Oh, and they did the hand clasp. You know, one person puts their hand in and everyone piles on then they break. Only Max did a fist which is apparently something they always do. You remember them doing that all the time, right audience?
so, to be the horribly insensitive asshat that i am, is somone guiding Iggy somehow? Or did i miss that he has Daredevil type senses.
I think he has a genetically engineered service dog that can fly. Or Gasman is supposed to be leading him around by the hand or something. I prefer my answer though.
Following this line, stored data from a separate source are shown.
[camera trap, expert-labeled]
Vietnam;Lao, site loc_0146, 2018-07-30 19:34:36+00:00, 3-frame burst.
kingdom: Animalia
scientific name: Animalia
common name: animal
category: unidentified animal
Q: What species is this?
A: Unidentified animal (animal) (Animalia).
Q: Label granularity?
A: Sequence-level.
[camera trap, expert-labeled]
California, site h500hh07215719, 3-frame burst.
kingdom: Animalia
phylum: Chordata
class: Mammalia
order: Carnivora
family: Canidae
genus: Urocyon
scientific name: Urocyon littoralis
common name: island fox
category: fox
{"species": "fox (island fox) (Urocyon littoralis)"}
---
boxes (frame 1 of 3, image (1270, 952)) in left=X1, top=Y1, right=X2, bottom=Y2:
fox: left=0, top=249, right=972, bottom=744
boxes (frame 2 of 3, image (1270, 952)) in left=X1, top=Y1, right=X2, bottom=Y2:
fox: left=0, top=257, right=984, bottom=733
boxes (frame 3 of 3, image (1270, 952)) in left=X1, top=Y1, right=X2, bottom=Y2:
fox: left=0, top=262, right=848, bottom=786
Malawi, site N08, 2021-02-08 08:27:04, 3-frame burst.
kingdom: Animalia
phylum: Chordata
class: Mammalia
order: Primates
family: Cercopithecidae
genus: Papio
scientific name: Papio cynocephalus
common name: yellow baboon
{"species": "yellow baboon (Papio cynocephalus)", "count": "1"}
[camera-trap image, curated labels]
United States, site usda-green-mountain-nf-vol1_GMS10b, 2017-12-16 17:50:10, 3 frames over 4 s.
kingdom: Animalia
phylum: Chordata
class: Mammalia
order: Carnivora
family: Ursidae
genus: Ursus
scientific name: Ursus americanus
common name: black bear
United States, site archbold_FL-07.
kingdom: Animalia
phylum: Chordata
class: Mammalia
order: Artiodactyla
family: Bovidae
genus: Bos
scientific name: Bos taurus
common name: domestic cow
I get the feeling that Jiminy Cricket here wasn’t a model student. His “villains” are scientists – you can’t get much more educated than a scientist. And the villains’ base of operations is called the “School”, despite nothing being taught there aside from “run this maze quickly and get schocked less”. And sometimes when I read the wingalings’ dialogue it makes them sound kind of too-cool-for-school psuedo-punk.Yeh, I fly and I beat up Wolfmen. Wanna make somethin’ of it? And now the title of the third part is School – what could be scarier? We’re dealing with a total didaskaleinophobe.
That or Jimmy is pandering to his audience who are definitely the kind of people that don’t like having their minds challenged, something science does a lot. They’re not necessarily bad people they just have a sort of rabbit brain that causes them to freeze and then flee if anything new approaches them. And yes, the kids dialogue sounds way too forcibly young like Jimmy was running it through focus groups before it went to print.